Se la politica estera è rimasta ai margini di queste primarie, a Matteo Renzi è bastato un accenno per far capire da che parte si posizionerà il suo Partito democratico sulle grandi questioni globali.

Un attacco miratissimo all’«immobilismo» delle istituzioni internazionali, servito in salsa generazionale: «Noi siamo quelli del 1994», dice Renzi, abbiamo visto l’Onu che restava a guardare mentre si consumava il genocidio dei Grandi laghi, in Rwanda. «Noi siamo quelli del 1995», scandalizzati perché i caschi blu dell’Onu lasciavano che si consumasse la strage di Srebrenica, «gli uomini separati dalle donne, le donne stuprate, gli uomini ammazzati».
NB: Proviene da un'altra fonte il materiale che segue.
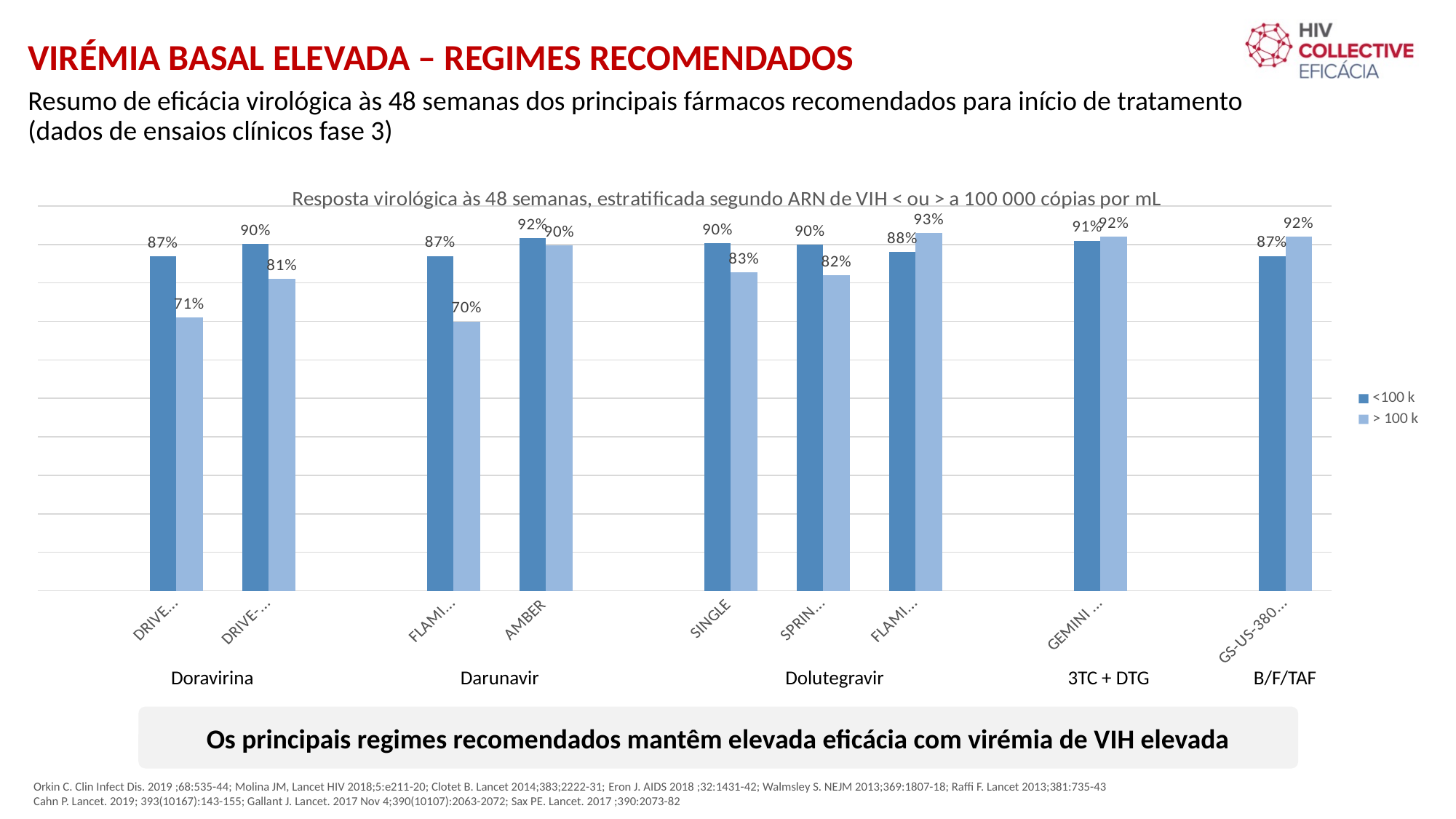
What is the value of the <100 k series for the B/F/TAF group? 87% How many trial categories (bar pairs) are plotted on the chart? 9 What type of chart is shown on the slide? Bar chart What is the value of the > 100 k series for the 3TC + DTG group? 92% What is the value of the <100 k series for AMBER? 92% Which is larger: the <100 k value for AMBER or the <100 k value for SINGLE? AMBER What is the difference between the <100 k and > 100 k values for SINGLE? 7 percentage points What is the value of the > 100 k series for SINGLE? 83% What is the lowest value shown in the > 100 k series? 70% What is the value of the > 100 k series for AMBER? 90% How many series does the chart legend list? 2 What is the highest value shown in the > 100 k series? 93%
Torna l’interventismo liberale, le due missioni di pace “vittoriose” dell’era clintoniana. Non è un accenno casuale, è un riferimento coerente con la tela di rapporti che il sindaco ha già cominciato a tessere. Marco Damilano e Denise Pardo, sull’ultimo numero dell’Espresso, spiegavano che – tramite le ambasciate romane – la relazione con David Cameron è già avviata, mentre a breve si dovrebbe tenere un incontro col ministro dell’interno francese Manuel Valls. I due campioni europei dell’interventismo liberale: il primo, artefice insieme a Nicolas Sarkozy dell’attacco contro la Libia di Gheddafi; il secondo, uomo forte del governo Hollande, uno dei registi del rinnovato attivismo francese sul fronte africano, dal Mali alla Repubblica centrafricana.

Rwanda e Srebrenica, due immagini dal passato che dicono molto anche per il futuro. E la questione del futuro, se si parla di interventismo liberale, è sempre quella: la Siria.